What needs to be done
Could you return all of the entries word for word, minus any pictures?

Dataset entries
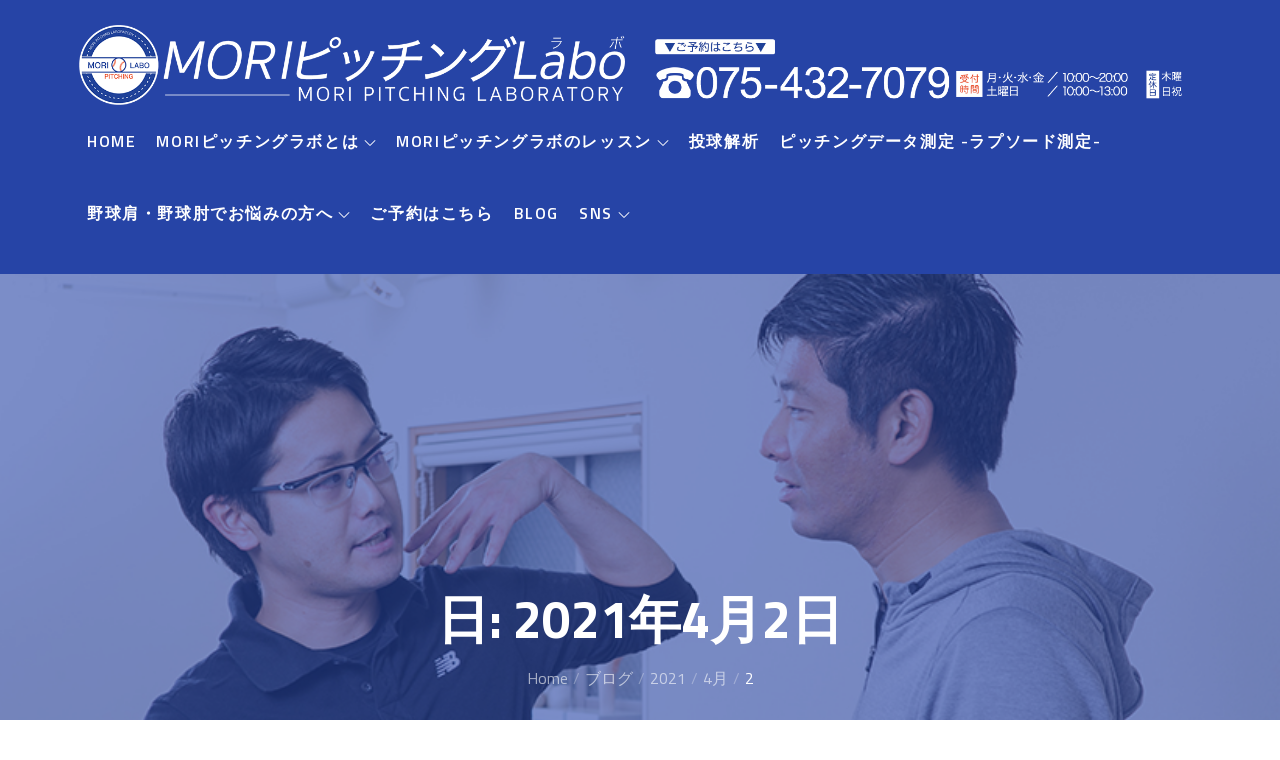

--- FILE ---
content_type: application/javascript
request_url: https://mori-baseball.com/wp-content/themes/mori-p-labo/assets/js/custom.min.js?ver=20151215
body_size: 478
content:
jQuery(document).ready(function(i){i(window).scrollTop();var o=i(".backtotop"),s=i(".menu-toggle"),n=i("button.dropdown-toggle"),t=i(".main-navigation"),e=i(".project-slider");i(window).scroll(function(){1<i(this).scrollTop()?o.css({bottom:"25px"}):o.css({bottom:"-100px"})}),o.click(function(){return i("html, body").animate({scrollTop:"0px"},800),!1}),s.click(function(){t.slideToggle(),i(this).toggleClass("active"),i(".menu-overlay").toggleClass("active"),i(".main-navigation").toggleClass("menu-open"),i("body").toggleClass("main-navigation-active")}),i(window).scroll(function(){1<i(this).scrollTop()?i(".menu-sticky #masthead").addClass("nav-shrink"):i(".menu-sticky #masthead").removeClass("nav-shrink")}),n.click(function(){i(this).toggleClass("active"),i(this).parent().find(".sub-menu").first().slideToggle()}),e.slick({responsive:[{breakpoint:992,settings:{slidesToShow:2,arrows:!1}},{breakpoint:600,settings:{slidesToShow:1,arrows:!1}}]});var a=i(".faq-group");a.find(".each-faq").each(function(){i(this).hasClass("open")||i(this).find(".faq-content").hide()}),a.find(".faq-trigger").on("click",function(o){var s=i(this).closest(".each-faq");s.toggleClass("open").find(".faq-content").slideToggle(300),s.siblings(".each-faq:visible").each(function(){i(this).removeClass("open").find(".faq-content").slideUp(300)})})});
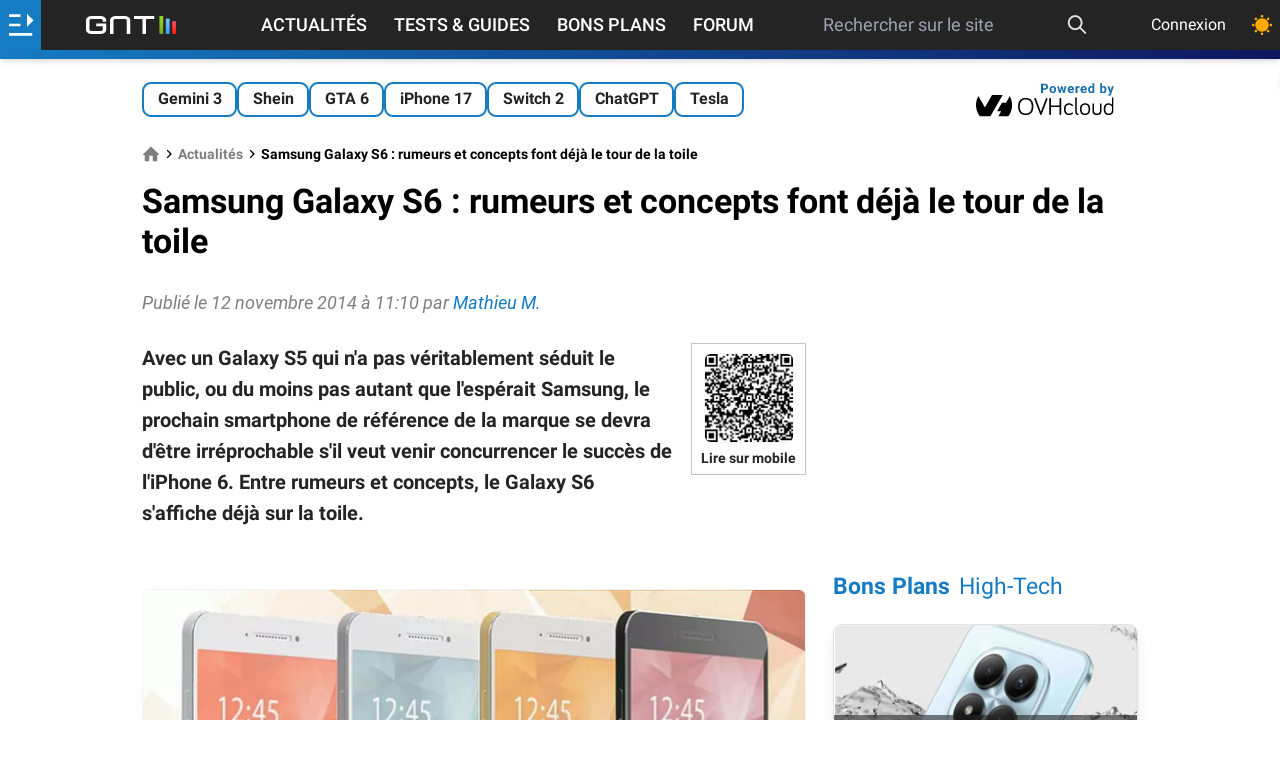

--- FILE ---
content_type: text/html; charset=utf-8
request_url: https://www.google.com/recaptcha/api2/aframe
body_size: 265
content:
<!DOCTYPE HTML><html><head><meta http-equiv="content-type" content="text/html; charset=UTF-8"></head><body><script nonce="tjwUinA6bUjc3t5sk4VGcA">/** Anti-fraud and anti-abuse applications only. See google.com/recaptcha */ try{var clients={'sodar':'https://pagead2.googlesyndication.com/pagead/sodar?'};window.addEventListener("message",function(a){try{if(a.source===window.parent){var b=JSON.parse(a.data);var c=clients[b['id']];if(c){var d=document.createElement('img');d.src=c+b['params']+'&rc='+(localStorage.getItem("rc::a")?sessionStorage.getItem("rc::b"):"");window.document.body.appendChild(d);sessionStorage.setItem("rc::e",parseInt(sessionStorage.getItem("rc::e")||0)+1);localStorage.setItem("rc::h",'1768816123725');}}}catch(b){}});window.parent.postMessage("_grecaptcha_ready", "*");}catch(b){}</script></body></html>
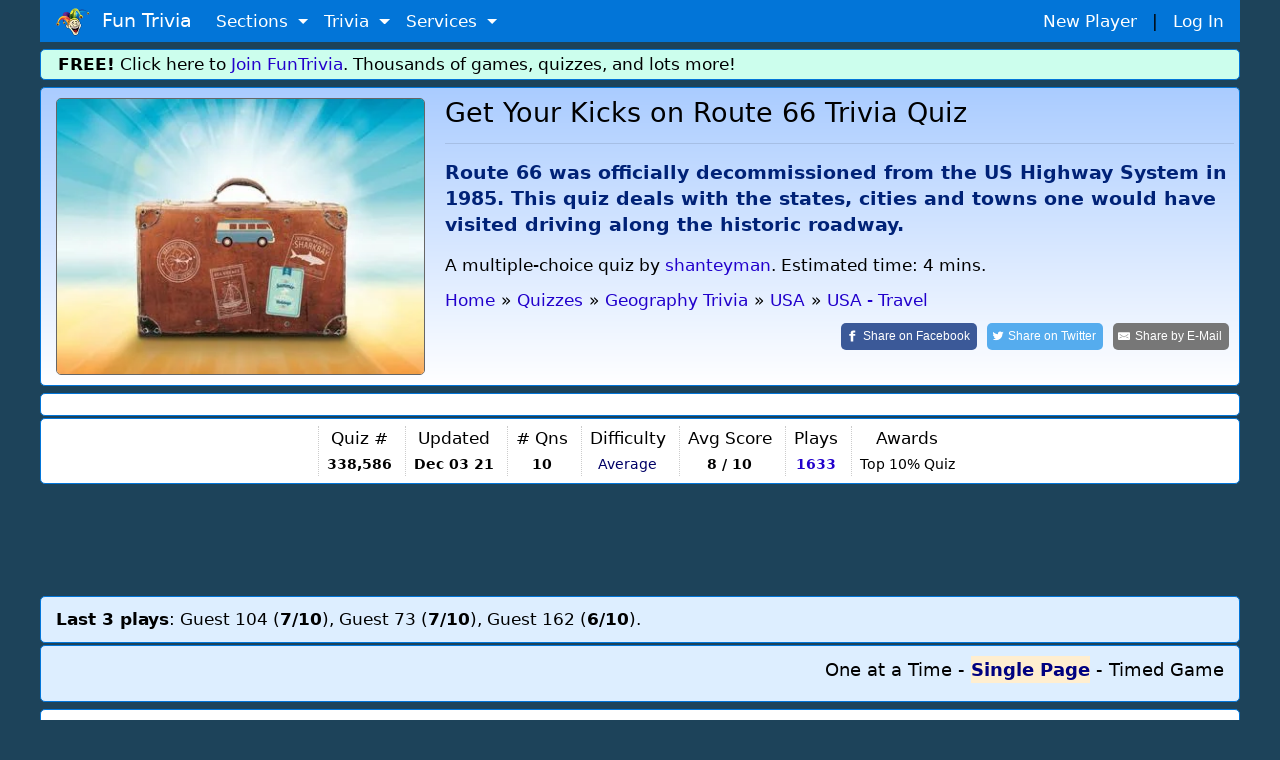

--- FILE ---
content_type: text/html; charset=utf-8
request_url: https://www.google.com/recaptcha/api2/aframe
body_size: 266
content:
<!DOCTYPE HTML><html><head><meta http-equiv="content-type" content="text/html; charset=UTF-8"></head><body><script nonce="H9dcbzglx0cGWcro7pUDQw">/** Anti-fraud and anti-abuse applications only. See google.com/recaptcha */ try{var clients={'sodar':'https://pagead2.googlesyndication.com/pagead/sodar?'};window.addEventListener("message",function(a){try{if(a.source===window.parent){var b=JSON.parse(a.data);var c=clients[b['id']];if(c){var d=document.createElement('img');d.src=c+b['params']+'&rc='+(localStorage.getItem("rc::a")?sessionStorage.getItem("rc::b"):"");window.document.body.appendChild(d);sessionStorage.setItem("rc::e",parseInt(sessionStorage.getItem("rc::e")||0)+1);localStorage.setItem("rc::h",'1768980442095');}}}catch(b){}});window.parent.postMessage("_grecaptcha_ready", "*");}catch(b){}</script></body></html>

--- FILE ---
content_type: application/javascript
request_url: https://cdn.funtrivia.com/v2/js/easynav_an_min.js
body_size: 829
content:
var parentShown=null,detectIE=function(){var a=window.navigator.userAgent,b=a.indexOf('MSIE '),e,d,c;return b>0?parseInt(a.substring(b+5,a.indexOf('.',b)),10):(e=a.indexOf('Trident/'),e>0)?(d=a.indexOf('rv:'),parseInt(a.substring(d+3,a.indexOf('.',d)),10)):!!(c=a.indexOf('Edge/'),c>0)&&parseInt(a.substring(c+5,a.indexOf('.',c)),10)},setTargetDataHeight=function(d){var c=d.dataset.target,b,a;if(c==void 0)return;b=document.querySelectorAll(c);for(a=0;a<b.length;a++)b[a].style.position='absolute',b[a].style.left='-1500px',b[a].style.display='block',b[a].dataset.height=b[a].offsetHeight,b[a].removeAttribute('style')},showMenu=function(a,b){if(detectIE()){b?a.classList.remove('show'):a.classList.add('show');return}a.style.height=b?a.dataset.height:'0px',a.classList.add('show'),a.classList.add('in-animation');var g=setInterval(h,1),c=b?parseInt(a.dataset.height):0,d=b?0:a.dataset.height,e=!1,f=30.9;function h(){e?(clearInterval(g),a.classList.remove('in-animation'),b&&a.classList.remove('show'),a.style.height=null):(a.style.height=c+'px',c+=b?f*-1:f,(b&&c<=d||!b&&c>=d)&&(e=!0))}},addListenerToButtons=function(){for(var b=document.getElementsByClassName('navbar-toggler'),a=0;a<b.length;a++)setTargetDataHeight(b[a]),b[a].addEventListener('click',buttonListener,!1)},buttonListener=function(){var c=this.dataset.target,b,a,d;if(c==void 0)return;b=document.querySelectorAll(c);for(a=0;a<b.length;a++){if(b[a].classList.contains('in-animation'))return;d=b[a].classList.contains('show'),showMenu(b[a],d)}},addListenerToLinks=function(){for(var b=document.getElementsByClassName('dropdown-toggle'),a=0;a<b.length;a++)b[a].addEventListener('click',linkListener,!1)},linkListener=function(a){a.preventDefault(),parentShown!=null&&parentShown!=this.parentElement&&parentShown.classList.remove('show'),this.parentElement.classList.contains('show')?(this.parentElement.classList.remove('show'),parentShown=null):(this.parentElement.classList.add('show'),parentShown=this.parentElement)},attachListeners=function(){var a=document.getElementsByClassName('navbar-toggler'),b;if(a.length==0)return;if(b=a[0].offsetParent!==null,!b){document.documentElement.dataset.responsive=!1;return}document.documentElement.dataset.responsive=!0,addListenerToButtons(),addListenerToLinks()},detachListeners=function(){for(var b=document.getElementsByClassName('navbar-toggler'),a=0,c;a<b.length;a++)b[a].removeEventListener('click',buttonListener,!1);c=document.getElementsByClassName('dropdown-toggle');for(a=0;a<c.length;a++)c[a].removeEventListener('click',linkListener,!1)},removeClasses=function(){for(var b=document.getElementsByClassName('dropdown'),a=0;a<b.length;a++)b[a].classList.remove('show')},attachOnDocumentLoad=function(){var a,b;window.attachEvent?window.attachEvent('onload',attachListeners):window.onload?(a=window.onload,b=function(b){a(b),attachListeners(b)},window.onload=b):window.onload=attachListeners,window.onresize=function(c){var a=document.getElementsByClassName('navbar-toggler'),b;if(a.length==0)return;b=a[0].offsetParent!==null,!b&&document.documentElement.dataset.responsive=="true"?(document.documentElement.dataset.responsive=!1,detachListeners(),removeClasses(),document.activeElement.blur()):b&&document.documentElement.dataset.responsive=="false"&&(document.documentElement.dataset.responsive=!0,attachListeners())}};attachOnDocumentLoad()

Response to this exercise
--- FILE ---
content_type: application/javascript
request_url: https://mori-baseball.com/wp-content/themes/mori-p-labo/assets/js/custom.min.js?ver=20151215
body_size: 478
content:
jQuery(document).ready(function(i){i(window).scrollTop();var o=i(".backtotop"),s=i(".menu-toggle"),n=i("button.dropdown-toggle"),t=i(".main-navigation"),e=i(".project-slider");i(window).scroll(function(){1<i(this).scrollTop()?o.css({bottom:"25px"}):o.css({bottom:"-100px"})}),o.click(function(){return i("html, body").animate({scrollTop:"0px"},800),!1}),s.click(function(){t.slideToggle(),i(this).toggleClass("active"),i(".menu-overlay").toggleClass("active"),i(".main-navigation").toggleClass("menu-open"),i("body").toggleClass("main-navigation-active")}),i(window).scroll(function(){1<i(this).scrollTop()?i(".menu-sticky #masthead").addClass("nav-shrink"):i(".menu-sticky #masthead").removeClass("nav-shrink")}),n.click(function(){i(this).toggleClass("active"),i(this).parent().find(".sub-menu").first().slideToggle()}),e.slick({responsive:[{breakpoint:992,settings:{slidesToShow:2,arrows:!1}},{breakpoint:600,settings:{slidesToShow:1,arrows:!1}}]});var a=i(".faq-group");a.find(".each-faq").each(function(){i(this).hasClass("open")||i(this).find(".faq-content").hide()}),a.find(".faq-trigger").on("click",function(o){var s=i(this).closest(".each-faq");s.toggleClass("open").find(".faq-content").slideToggle(300),s.siblings(".each-faq:visible").each(function(){i(this).removeClass("open").find(".faq-content").slideUp(300)})})});

--- FILE ---
content_type: text/html; charset=utf-8
request_url: https://www.google.com/recaptcha/api2/aframe
body_size: 265
content:
<!DOCTYPE HTML><html><head><meta http-equiv="content-type" content="text/html; charset=UTF-8"></head><body><script nonce="tjwUinA6bUjc3t5sk4VGcA">/** Anti-fraud and anti-abuse applications only. See google.com/recaptcha */ try{var clients={'sodar':'https://pagead2.googlesyndication.com/pagead/sodar?'};window.addEventListener("message",function(a){try{if(a.source===window.parent){var b=JSON.parse(a.data);var c=clients[b['id']];if(c){var d=document.createElement('img');d.src=c+b['params']+'&rc='+(localStorage.getItem("rc::a")?sessionStorage.getItem("rc::b"):"");window.document.body.appendChild(d);sessionStorage.setItem("rc::e",parseInt(sessionStorage.getItem("rc::e")||0)+1);localStorage.setItem("rc::h",'1768816123725');}}}catch(b){}});window.parent.postMessage("_grecaptcha_ready", "*");}catch(b){}</script></body></html>

--- FILE ---
content_type: text/html; charset=utf-8
request_url: https://www.google.com/recaptcha/api2/aframe
body_size: 266
content:
<!DOCTYPE HTML><html><head><meta http-equiv="content-type" content="text/html; charset=UTF-8"></head><body><script nonce="H9dcbzglx0cGWcro7pUDQw">/** Anti-fraud and anti-abuse applications only. See google.com/recaptcha */ try{var clients={'sodar':'https://pagead2.googlesyndication.com/pagead/sodar?'};window.addEventListener("message",function(a){try{if(a.source===window.parent){var b=JSON.parse(a.data);var c=clients[b['id']];if(c){var d=document.createElement('img');d.src=c+b['params']+'&rc='+(localStorage.getItem("rc::a")?sessionStorage.getItem("rc::b"):"");window.document.body.appendChild(d);sessionStorage.setItem("rc::e",parseInt(sessionStorage.getItem("rc::e")||0)+1);localStorage.setItem("rc::h",'1768980442095');}}}catch(b){}});window.parent.postMessage("_grecaptcha_ready", "*");}catch(b){}</script></body></html>

--- FILE ---
content_type: application/javascript
request_url: https://cdn.funtrivia.com/v2/js/easynav_an_min.js
body_size: 829
content:
var parentShown=null,detectIE=function(){var a=window.navigator.userAgent,b=a.indexOf('MSIE '),e,d,c;return b>0?parseInt(a.substring(b+5,a.indexOf('.',b)),10):(e=a.indexOf('Trident/'),e>0)?(d=a.indexOf('rv:'),parseInt(a.substring(d+3,a.indexOf('.',d)),10)):!!(c=a.indexOf('Edge/'),c>0)&&parseInt(a.substring(c+5,a.indexOf('.',c)),10)},setTargetDataHeight=function(d){var c=d.dataset.target,b,a;if(c==void 0)return;b=document.querySelectorAll(c);for(a=0;a<b.length;a++)b[a].style.position='absolute',b[a].style.left='-1500px',b[a].style.display='block',b[a].dataset.height=b[a].offsetHeight,b[a].removeAttribute('style')},showMenu=function(a,b){if(detectIE()){b?a.classList.remove('show'):a.classList.add('show');return}a.style.height=b?a.dataset.height:'0px',a.classList.add('show'),a.classList.add('in-animation');var g=setInterval(h,1),c=b?parseInt(a.dataset.height):0,d=b?0:a.dataset.height,e=!1,f=30.9;function h(){e?(clearInterval(g),a.classList.remove('in-animation'),b&&a.classList.remove('show'),a.style.height=null):(a.style.height=c+'px',c+=b?f*-1:f,(b&&c<=d||!b&&c>=d)&&(e=!0))}},addListenerToButtons=function(){for(var b=document.getElementsByClassName('navbar-toggler'),a=0;a<b.length;a++)setTargetDataHeight(b[a]),b[a].addEventListener('click',buttonListener,!1)},buttonListener=function(){var c=this.dataset.target,b,a,d;if(c==void 0)return;b=document.querySelectorAll(c);for(a=0;a<b.length;a++){if(b[a].classList.contains('in-animation'))return;d=b[a].classList.contains('show'),showMenu(b[a],d)}},addListenerToLinks=function(){for(var b=document.getElementsByClassName('dropdown-toggle'),a=0;a<b.length;a++)b[a].addEventListener('click',linkListener,!1)},linkListener=function(a){a.preventDefault(),parentShown!=null&&parentShown!=this.parentElement&&parentShown.classList.remove('show'),this.parentElement.classList.contains('show')?(this.parentElement.classList.remove('show'),parentShown=null):(this.parentElement.classList.add('show'),parentShown=this.parentElement)},attachListeners=function(){var a=document.getElementsByClassName('navbar-toggler'),b;if(a.length==0)return;if(b=a[0].offsetParent!==null,!b){document.documentElement.dataset.responsive=!1;return}document.documentElement.dataset.responsive=!0,addListenerToButtons(),addListenerToLinks()},detachListeners=function(){for(var b=document.getElementsByClassName('navbar-toggler'),a=0,c;a<b.length;a++)b[a].removeEventListener('click',buttonListener,!1);c=document.getElementsByClassName('dropdown-toggle');for(a=0;a<c.length;a++)c[a].removeEventListener('click',linkListener,!1)},removeClasses=function(){for(var b=document.getElementsByClassName('dropdown'),a=0;a<b.length;a++)b[a].classList.remove('show')},attachOnDocumentLoad=function(){var a,b;window.attachEvent?window.attachEvent('onload',attachListeners):window.onload?(a=window.onload,b=function(b){a(b),attachListeners(b)},window.onload=b):window.onload=attachListeners,window.onresize=function(c){var a=document.getElementsByClassName('navbar-toggler'),b;if(a.length==0)return;b=a[0].offsetParent!==null,!b&&document.documentElement.dataset.responsive=="true"?(document.documentElement.dataset.responsive=!1,detachListeners(),removeClasses(),document.activeElement.blur()):b&&document.documentElement.dataset.responsive=="false"&&(document.documentElement.dataset.responsive=!0,attachListeners())}};attachOnDocumentLoad()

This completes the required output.